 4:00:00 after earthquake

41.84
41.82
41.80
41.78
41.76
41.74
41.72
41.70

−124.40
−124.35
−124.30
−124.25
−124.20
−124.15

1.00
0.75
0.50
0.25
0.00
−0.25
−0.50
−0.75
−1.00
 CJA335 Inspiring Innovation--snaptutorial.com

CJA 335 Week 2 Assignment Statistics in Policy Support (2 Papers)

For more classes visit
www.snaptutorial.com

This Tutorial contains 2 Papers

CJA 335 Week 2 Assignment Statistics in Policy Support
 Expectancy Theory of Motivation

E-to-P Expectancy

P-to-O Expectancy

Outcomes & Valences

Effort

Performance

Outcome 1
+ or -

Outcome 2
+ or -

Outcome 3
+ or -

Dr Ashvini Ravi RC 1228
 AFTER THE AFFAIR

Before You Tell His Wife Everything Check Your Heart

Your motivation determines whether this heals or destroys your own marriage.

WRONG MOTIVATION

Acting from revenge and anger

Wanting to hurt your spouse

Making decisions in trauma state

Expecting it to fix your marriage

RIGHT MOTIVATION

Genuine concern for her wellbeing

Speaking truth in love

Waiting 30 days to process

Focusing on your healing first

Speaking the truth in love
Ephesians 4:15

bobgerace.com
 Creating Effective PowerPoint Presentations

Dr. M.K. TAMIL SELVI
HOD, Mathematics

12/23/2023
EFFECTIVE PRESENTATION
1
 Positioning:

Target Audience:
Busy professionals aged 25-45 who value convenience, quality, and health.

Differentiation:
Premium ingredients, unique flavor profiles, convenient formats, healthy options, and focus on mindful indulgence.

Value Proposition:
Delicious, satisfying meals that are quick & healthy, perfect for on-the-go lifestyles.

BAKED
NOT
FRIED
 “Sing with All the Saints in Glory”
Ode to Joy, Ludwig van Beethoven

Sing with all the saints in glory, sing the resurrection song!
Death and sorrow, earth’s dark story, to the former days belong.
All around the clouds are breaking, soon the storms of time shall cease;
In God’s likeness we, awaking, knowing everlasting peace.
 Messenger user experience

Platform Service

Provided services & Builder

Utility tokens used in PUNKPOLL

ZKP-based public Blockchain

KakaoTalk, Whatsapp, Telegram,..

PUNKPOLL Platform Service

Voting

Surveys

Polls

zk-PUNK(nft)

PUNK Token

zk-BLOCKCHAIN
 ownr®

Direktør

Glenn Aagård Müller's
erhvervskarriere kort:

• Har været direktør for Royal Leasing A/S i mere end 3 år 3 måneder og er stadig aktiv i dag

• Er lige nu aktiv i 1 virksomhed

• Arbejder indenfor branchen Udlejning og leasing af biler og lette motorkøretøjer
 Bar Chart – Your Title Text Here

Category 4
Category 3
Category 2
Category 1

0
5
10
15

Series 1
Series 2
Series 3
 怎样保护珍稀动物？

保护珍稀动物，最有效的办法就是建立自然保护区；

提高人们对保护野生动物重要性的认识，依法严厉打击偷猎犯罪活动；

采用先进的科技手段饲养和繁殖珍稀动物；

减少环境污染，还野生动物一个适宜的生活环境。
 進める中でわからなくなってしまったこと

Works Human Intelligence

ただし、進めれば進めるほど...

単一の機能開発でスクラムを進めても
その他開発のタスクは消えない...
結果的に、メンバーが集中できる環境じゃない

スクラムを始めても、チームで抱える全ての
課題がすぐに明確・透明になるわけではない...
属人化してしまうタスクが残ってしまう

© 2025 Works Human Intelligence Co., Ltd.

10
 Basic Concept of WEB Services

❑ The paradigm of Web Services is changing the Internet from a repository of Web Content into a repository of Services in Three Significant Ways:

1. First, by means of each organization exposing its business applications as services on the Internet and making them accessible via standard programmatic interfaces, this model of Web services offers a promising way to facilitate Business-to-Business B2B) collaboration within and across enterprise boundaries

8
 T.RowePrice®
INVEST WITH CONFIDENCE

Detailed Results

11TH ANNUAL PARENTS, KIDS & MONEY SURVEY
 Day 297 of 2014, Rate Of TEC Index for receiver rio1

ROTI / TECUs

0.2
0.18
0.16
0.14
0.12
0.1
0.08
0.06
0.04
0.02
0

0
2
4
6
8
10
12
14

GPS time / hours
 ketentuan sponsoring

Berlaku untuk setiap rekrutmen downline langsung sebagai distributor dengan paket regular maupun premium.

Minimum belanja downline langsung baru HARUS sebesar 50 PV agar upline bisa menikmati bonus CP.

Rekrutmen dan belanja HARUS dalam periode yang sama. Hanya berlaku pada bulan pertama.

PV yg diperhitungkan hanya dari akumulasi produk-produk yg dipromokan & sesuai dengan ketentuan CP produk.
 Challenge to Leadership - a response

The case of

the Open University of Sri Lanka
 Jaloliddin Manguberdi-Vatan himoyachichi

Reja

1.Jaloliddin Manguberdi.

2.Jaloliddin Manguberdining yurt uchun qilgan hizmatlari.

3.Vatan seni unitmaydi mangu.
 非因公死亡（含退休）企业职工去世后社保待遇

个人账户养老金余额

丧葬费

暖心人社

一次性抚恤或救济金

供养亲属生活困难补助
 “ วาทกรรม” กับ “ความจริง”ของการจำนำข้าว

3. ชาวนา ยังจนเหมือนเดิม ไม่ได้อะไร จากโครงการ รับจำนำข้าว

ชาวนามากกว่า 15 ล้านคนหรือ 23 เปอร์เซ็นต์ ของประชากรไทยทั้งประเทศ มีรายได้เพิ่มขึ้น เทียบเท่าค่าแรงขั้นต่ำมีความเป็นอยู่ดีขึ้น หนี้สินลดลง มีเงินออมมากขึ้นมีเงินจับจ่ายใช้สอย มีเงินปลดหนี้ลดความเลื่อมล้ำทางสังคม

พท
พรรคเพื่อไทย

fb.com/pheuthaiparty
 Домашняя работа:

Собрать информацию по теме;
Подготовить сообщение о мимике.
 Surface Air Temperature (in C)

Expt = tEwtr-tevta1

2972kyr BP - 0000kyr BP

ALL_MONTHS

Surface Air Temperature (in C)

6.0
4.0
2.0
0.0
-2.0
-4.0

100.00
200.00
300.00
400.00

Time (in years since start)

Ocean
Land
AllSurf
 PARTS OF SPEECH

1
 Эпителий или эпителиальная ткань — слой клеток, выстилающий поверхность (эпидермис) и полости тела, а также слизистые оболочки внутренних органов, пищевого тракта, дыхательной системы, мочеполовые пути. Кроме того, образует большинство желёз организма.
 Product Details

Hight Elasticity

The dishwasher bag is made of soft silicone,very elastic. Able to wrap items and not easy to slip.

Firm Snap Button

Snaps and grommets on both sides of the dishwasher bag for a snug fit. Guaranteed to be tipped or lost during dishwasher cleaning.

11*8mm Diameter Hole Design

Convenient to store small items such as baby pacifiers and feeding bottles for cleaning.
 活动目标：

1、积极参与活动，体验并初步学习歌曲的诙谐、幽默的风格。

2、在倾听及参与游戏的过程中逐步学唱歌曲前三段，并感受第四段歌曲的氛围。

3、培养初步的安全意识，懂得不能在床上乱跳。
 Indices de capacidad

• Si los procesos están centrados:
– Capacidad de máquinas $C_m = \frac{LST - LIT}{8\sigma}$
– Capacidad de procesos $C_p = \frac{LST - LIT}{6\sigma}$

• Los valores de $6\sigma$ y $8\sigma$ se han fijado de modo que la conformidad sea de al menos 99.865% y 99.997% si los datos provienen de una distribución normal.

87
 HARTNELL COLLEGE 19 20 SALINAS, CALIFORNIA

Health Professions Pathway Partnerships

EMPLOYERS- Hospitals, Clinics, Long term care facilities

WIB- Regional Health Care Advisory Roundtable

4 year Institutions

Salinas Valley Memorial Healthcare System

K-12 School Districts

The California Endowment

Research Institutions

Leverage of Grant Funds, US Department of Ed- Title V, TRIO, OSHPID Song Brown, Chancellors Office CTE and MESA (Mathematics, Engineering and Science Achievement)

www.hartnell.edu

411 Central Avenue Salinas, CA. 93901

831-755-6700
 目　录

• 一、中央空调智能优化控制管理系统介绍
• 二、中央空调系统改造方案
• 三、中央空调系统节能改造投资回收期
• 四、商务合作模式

····················

EXERCISE AIM: For every line above that includes the string "items", copy the line.

RESULT FOR THIS TASK:
The dishwasher bag is made of soft silicone,very elastic. Able to wrap items and not easy to slip.
Convenient to store small items such as baby pacifiers and feeding bottles for cleaning.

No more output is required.